***** THE DATA *****

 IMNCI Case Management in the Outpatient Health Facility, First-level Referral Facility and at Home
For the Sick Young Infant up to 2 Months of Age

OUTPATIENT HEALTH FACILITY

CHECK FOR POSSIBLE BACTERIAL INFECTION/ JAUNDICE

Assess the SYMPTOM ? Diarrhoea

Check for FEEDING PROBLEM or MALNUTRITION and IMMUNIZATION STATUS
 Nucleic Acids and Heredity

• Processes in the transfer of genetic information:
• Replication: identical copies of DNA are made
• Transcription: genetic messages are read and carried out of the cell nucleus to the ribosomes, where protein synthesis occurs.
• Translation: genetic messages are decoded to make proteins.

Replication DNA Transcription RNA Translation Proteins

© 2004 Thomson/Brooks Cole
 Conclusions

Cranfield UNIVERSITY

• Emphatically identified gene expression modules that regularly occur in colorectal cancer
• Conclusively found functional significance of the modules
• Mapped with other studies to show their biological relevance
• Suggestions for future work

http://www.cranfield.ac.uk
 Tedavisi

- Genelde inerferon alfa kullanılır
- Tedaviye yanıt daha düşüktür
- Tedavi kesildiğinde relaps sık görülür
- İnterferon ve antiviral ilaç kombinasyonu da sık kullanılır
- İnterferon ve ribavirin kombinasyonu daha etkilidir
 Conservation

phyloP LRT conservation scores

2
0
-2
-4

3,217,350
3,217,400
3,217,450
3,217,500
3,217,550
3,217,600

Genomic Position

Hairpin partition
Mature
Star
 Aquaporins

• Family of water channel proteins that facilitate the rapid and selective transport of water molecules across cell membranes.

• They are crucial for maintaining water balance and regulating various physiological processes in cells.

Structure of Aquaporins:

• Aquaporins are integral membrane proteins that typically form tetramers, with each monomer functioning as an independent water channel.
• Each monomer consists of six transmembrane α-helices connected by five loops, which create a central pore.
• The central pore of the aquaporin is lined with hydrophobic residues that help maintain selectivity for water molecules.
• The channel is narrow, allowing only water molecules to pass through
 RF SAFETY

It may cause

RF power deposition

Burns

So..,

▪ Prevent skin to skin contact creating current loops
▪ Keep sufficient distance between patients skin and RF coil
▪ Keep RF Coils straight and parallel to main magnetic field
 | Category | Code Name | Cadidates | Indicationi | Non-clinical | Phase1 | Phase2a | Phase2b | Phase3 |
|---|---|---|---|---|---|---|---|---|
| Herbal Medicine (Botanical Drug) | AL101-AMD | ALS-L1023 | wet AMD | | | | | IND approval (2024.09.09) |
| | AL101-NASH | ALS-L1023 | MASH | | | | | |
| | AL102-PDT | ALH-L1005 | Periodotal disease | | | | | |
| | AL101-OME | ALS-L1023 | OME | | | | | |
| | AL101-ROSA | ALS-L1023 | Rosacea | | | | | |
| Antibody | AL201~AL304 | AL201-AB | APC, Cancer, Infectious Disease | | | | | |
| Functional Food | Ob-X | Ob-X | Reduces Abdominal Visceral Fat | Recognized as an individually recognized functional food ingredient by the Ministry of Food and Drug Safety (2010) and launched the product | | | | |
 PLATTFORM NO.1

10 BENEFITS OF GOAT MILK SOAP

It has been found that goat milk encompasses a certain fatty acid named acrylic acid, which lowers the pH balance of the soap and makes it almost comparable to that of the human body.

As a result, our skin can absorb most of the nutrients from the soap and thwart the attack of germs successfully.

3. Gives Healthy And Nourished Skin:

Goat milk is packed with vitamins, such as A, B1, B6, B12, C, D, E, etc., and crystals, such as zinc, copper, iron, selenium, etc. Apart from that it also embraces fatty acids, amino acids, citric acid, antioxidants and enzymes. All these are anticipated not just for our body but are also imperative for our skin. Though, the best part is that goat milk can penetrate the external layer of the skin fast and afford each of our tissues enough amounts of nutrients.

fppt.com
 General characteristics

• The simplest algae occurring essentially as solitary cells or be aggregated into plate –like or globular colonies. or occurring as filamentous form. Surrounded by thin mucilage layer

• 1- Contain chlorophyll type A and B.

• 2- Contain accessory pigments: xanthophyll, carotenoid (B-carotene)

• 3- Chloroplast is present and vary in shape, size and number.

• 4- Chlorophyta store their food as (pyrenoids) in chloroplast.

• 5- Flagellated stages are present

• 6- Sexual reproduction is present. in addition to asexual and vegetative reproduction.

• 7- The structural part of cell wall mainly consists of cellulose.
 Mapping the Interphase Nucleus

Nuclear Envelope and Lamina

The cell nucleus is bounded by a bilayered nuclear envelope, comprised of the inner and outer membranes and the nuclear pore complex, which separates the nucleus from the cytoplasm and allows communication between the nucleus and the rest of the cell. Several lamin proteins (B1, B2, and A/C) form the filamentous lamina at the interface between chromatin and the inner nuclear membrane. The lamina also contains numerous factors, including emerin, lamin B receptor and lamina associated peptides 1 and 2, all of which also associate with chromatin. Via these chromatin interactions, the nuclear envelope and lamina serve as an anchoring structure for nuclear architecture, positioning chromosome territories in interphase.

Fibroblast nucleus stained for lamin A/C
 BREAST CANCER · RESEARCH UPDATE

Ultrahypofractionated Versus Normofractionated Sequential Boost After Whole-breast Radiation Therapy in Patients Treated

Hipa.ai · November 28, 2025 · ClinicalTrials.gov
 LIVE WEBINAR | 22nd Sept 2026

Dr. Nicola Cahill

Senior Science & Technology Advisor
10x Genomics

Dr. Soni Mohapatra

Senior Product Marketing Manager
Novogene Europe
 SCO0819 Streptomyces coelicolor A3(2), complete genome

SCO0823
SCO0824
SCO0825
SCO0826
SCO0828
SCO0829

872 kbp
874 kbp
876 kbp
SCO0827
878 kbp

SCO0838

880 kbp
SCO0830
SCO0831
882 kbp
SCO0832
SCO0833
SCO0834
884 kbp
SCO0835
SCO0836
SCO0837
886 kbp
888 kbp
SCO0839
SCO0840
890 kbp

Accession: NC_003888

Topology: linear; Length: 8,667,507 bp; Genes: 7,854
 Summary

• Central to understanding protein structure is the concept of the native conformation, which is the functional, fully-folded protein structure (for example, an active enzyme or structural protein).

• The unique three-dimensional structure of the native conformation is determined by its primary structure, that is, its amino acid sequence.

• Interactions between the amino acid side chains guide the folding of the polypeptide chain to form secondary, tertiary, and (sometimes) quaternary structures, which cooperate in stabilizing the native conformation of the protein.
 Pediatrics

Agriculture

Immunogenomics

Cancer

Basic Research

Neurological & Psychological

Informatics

*****

DIRECTIONS => Transcribe, exactly and without additions, the lines of the records above, beginning with the line that contains "in colorectal cancer" and ending with the line that contains "- Tedaviye yanıt daha düşüktür", both included.

EXERCISE OUTPUT =>
• Emphatically identified gene expression modules that regularly occur in colorectal cancer
• Conclusively found functional significance of the modules
• Mapped with other studies to show their biological relevance
• Suggestions for future work

http://www.cranfield.ac.uk
 Tedavisi

- Genelde inerferon alfa kullanılır
- Tedaviye yanıt daha düşüktür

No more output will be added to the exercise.